Jannik Sinner ha parlato in conferenza stampa dopo il successo ai danni del transalpino Corentin Moutet, sconfitto nel terzo turno dell’ATP Masters 1000 di Miami: l’azzurro ha spiegato le difficoltà nell’affrontare un mancino, poi si è già proiettato agli ottavi di finale.

L’azzurro guarda già al prossimo match:Sono molto contento di essere qui, è sicuramente un torneo che mi è mancato lo scorso anno, quindi sono molto felice, può succedere di tutto: questo sport è imprevedibile. Cerchiamo quindi di mantenere la concentrazione molto alta, il più possibile, e poi vedremo cosa succederà nel prossimo turno“.

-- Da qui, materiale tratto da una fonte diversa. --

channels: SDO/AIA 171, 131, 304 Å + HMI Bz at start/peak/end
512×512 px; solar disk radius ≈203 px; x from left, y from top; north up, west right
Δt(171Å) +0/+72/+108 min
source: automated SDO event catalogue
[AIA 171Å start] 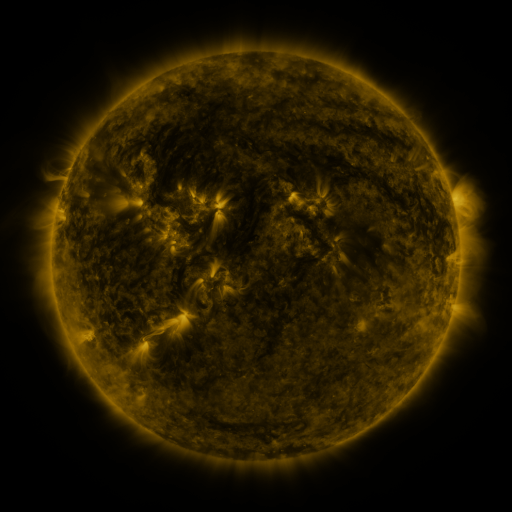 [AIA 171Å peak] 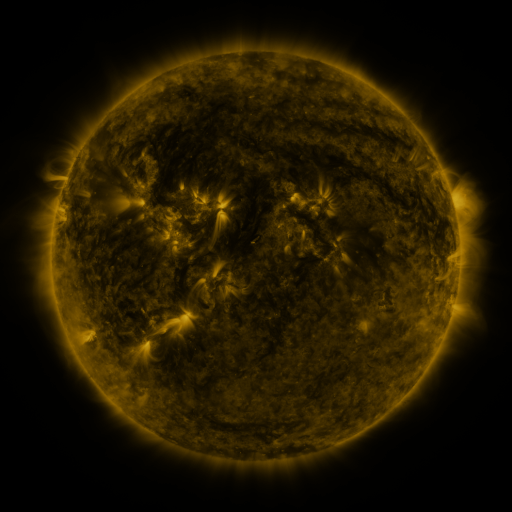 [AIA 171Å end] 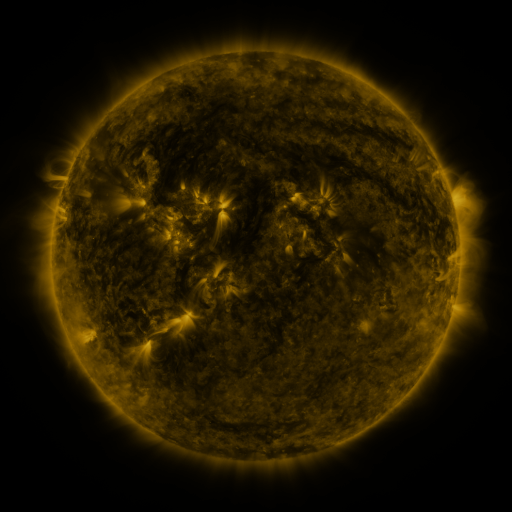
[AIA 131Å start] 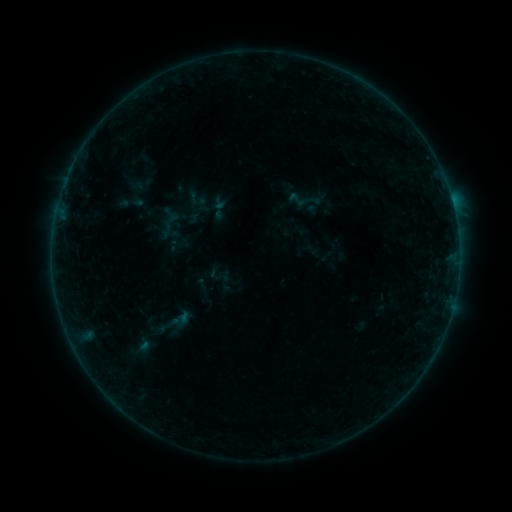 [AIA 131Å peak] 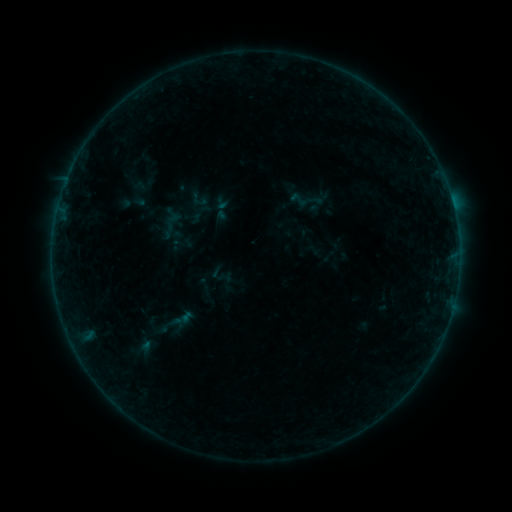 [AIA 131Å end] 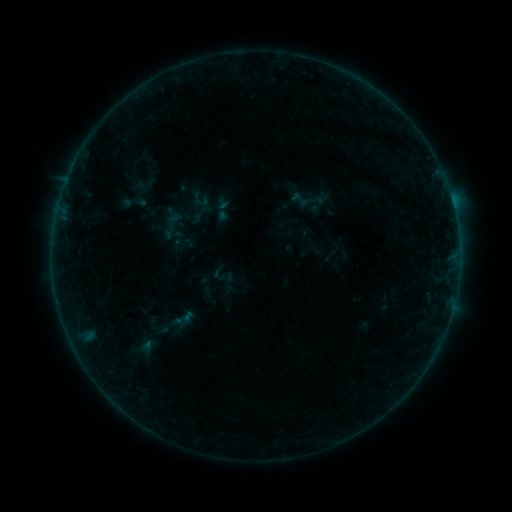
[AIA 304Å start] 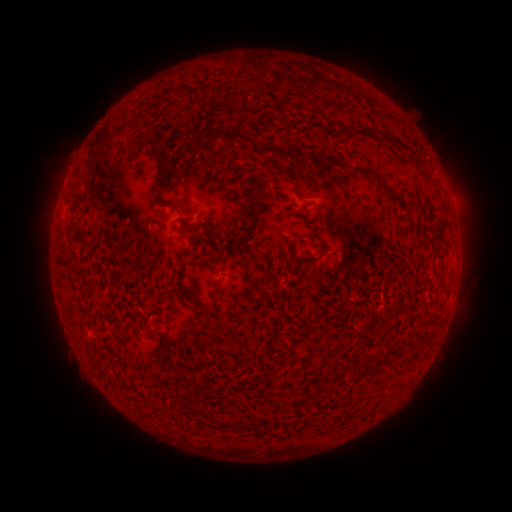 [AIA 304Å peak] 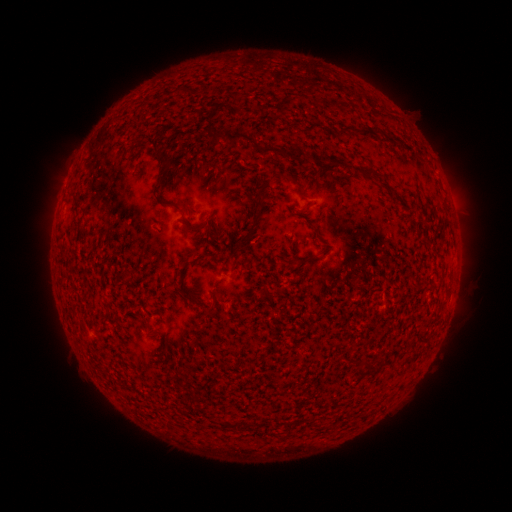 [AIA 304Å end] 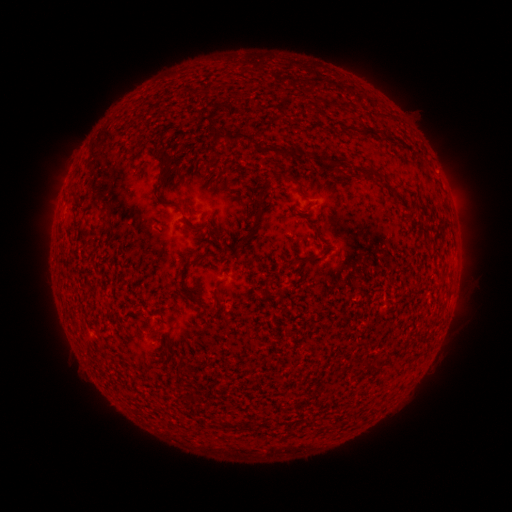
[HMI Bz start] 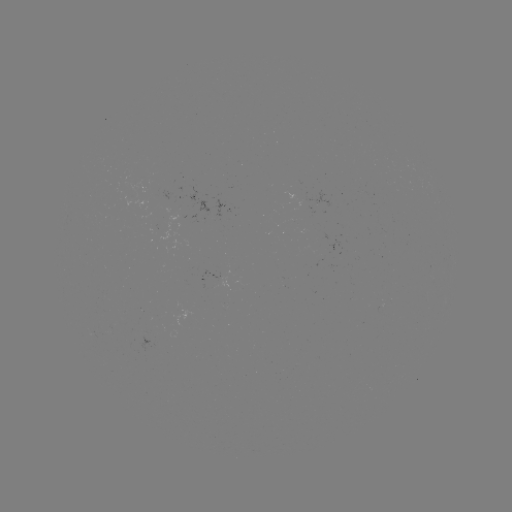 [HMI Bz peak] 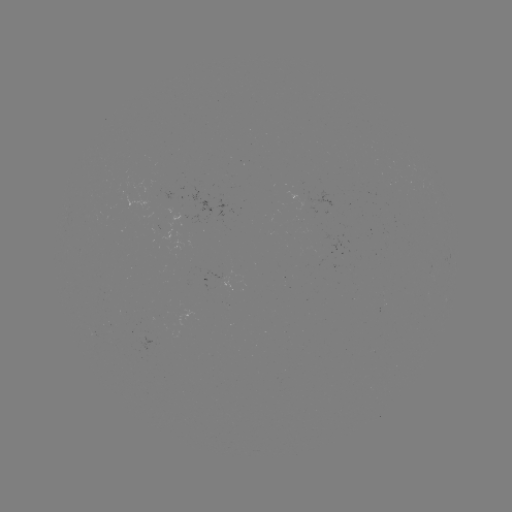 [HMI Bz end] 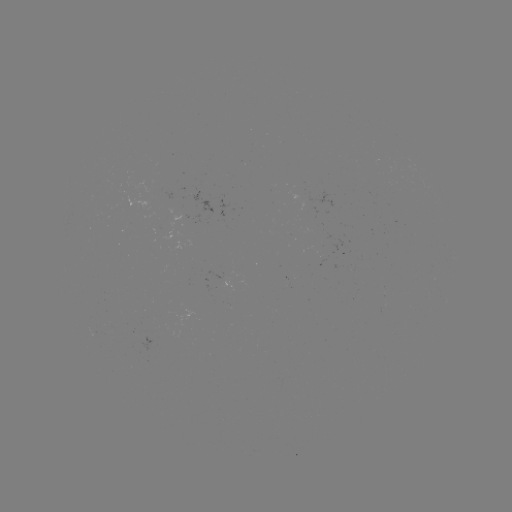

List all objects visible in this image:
emerging-flux region: (216, 284)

Un avversario mancino è sempre ostico da affrontare per un destrorso: “Penso che non ci siano tantissimi mancini nel nostro sport, ma allo stesso tempo sono tutti molto diversi tra loro: abbiamo Ben Shelton, che ha un grandissimo servizio, poi ci sono Learner Tien e Corentin Moutet, che sono un po’ più difficili da affrontare“.

L’importanza della preparazione di ciascun match: “C’è Shapovalov, che è ancora diverso, e non voglio dimenticare altri giocatori. Ogni volta con il mio team cerchiamo di preparare il match nel miglior modo possibile per essere tatticamente il più perfetto possibile ed a dare il massimo“.

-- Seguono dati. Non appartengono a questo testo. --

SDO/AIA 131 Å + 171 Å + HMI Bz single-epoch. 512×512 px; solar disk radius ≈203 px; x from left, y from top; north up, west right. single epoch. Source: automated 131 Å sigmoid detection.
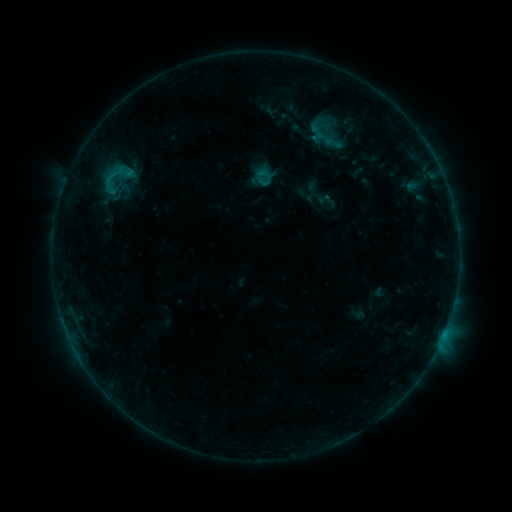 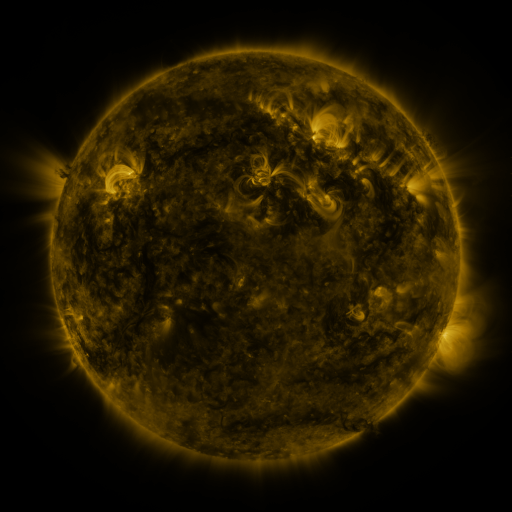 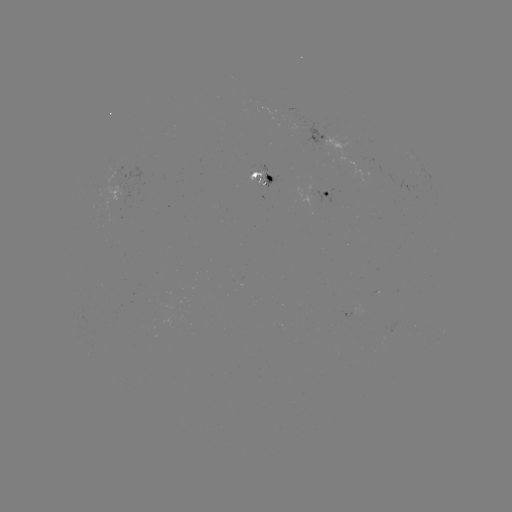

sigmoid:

Sinner si proietta già agli ottavi: “Era una partita difficile da affrontare perché Moutet ha tante soluzioni da fondo, ho cercato di pressarlo in fretta e ci sono riuscito. Contro Michelsen sarà una partita totalmente diversa. Lui è migliorato tantissimo in tutti gli aspetti del gioco, dovrò prepararla al meglio: ha un buon servizio ed è forte da fondo campo“.